OpenTrials is a collaborative and open database for all available structured data and documents on all clinical trials, threaded together by individual trial. With a versatile and expandable data schema, it is initially designed to host and match the following documents and data for each trial: registry entries; links, abstracts, or texts of academic journal papers; portions of regulatory documents describing individual trials; structured data on methods and results extracted by systematic reviewers or other researchers; clinical study reports; and additional documents such as blank consent forms, blank case report forms, and protocols. The intention is to create an open, freely re-usable index of all such information and to increase discoverability, facilitate research, identify inconsistent data, enable audits on the availability and completeness of this information, support advocacy for better data and drive up standards around open data in evidence-based medicine.
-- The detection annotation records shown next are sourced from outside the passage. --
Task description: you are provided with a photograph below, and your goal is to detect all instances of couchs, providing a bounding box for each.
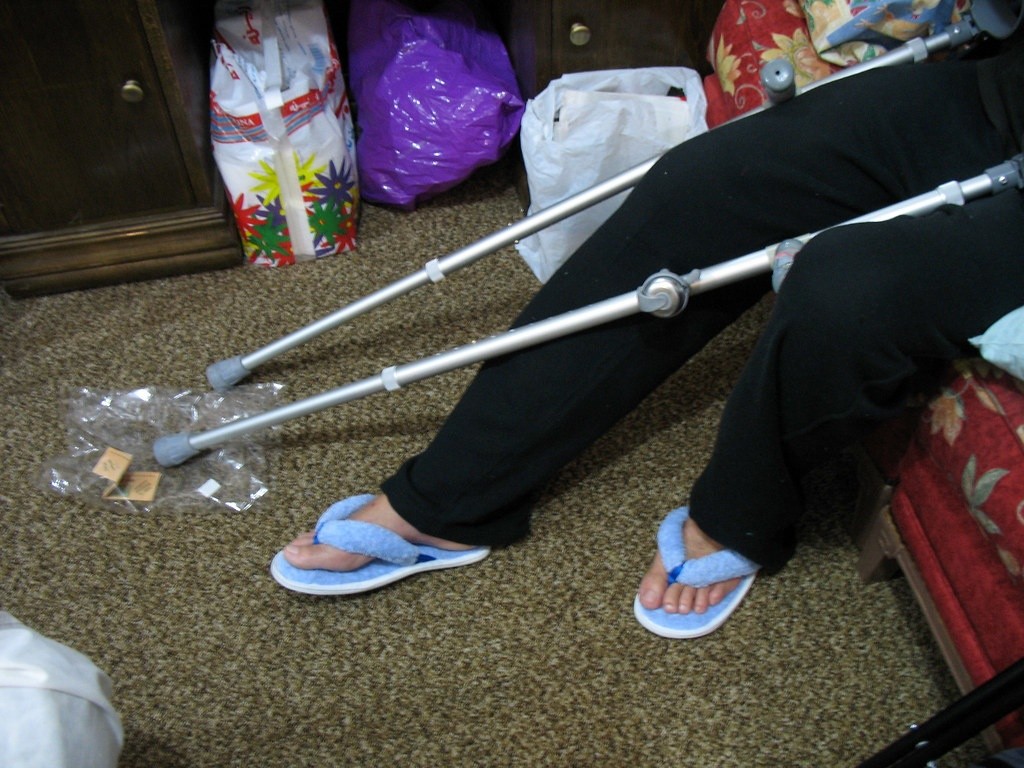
[702,0,1024,768]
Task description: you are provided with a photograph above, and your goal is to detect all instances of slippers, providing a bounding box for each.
[633,506,760,639]
[270,497,491,594]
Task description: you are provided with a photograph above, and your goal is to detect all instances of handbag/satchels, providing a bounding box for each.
[209,0,356,266]
[517,64,709,288]
[335,9,524,209]
[800,1,971,68]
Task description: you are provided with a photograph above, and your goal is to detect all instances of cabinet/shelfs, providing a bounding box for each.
[0,0,244,299]
[508,0,727,104]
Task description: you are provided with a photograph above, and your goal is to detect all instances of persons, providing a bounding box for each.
[270,0,1023,638]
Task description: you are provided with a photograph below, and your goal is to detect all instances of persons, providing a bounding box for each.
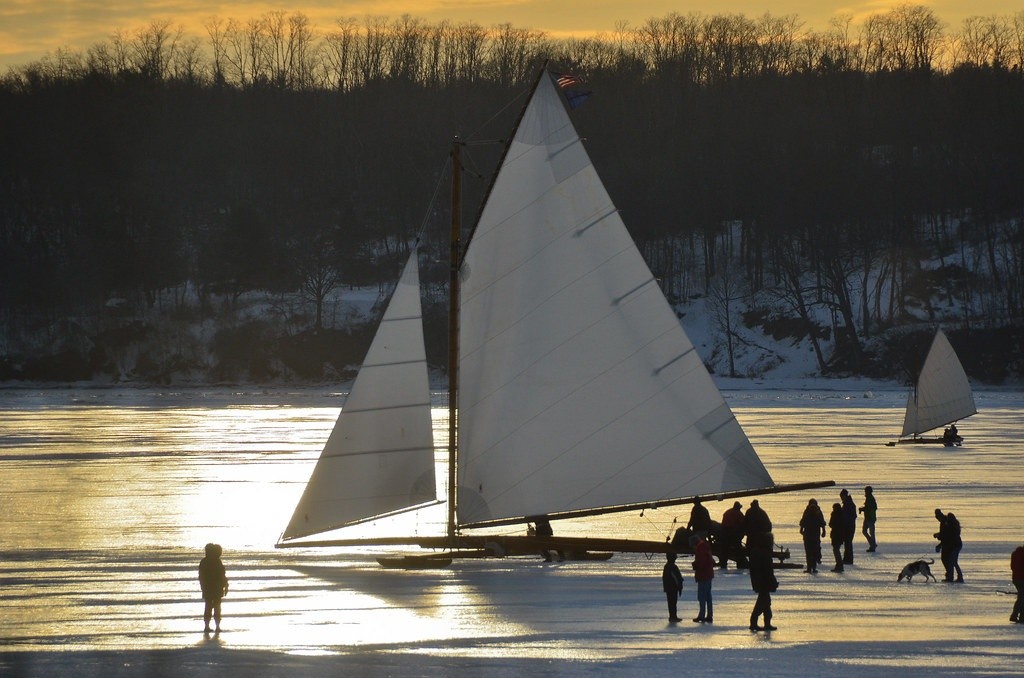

The project has phase I funding. This will allow us to create a practical data schema and populate the database initially through web-scraping, basic record linkage techniques, crowd-sourced curation around selected drug areas, and import of existing sources of structured and documents. It will also allow us to create user-friendly web interfaces onto the data and conduct user engagement workshops to optimise the database and interface designs. Where other projects have set out to manually and perfectly curate a narrow range of information on a smaller number of trials, we aim to use a broader range of techniques and attempt to match a very large quantity of information on all trials. We are currently seeking feedback and additional sources of structured data.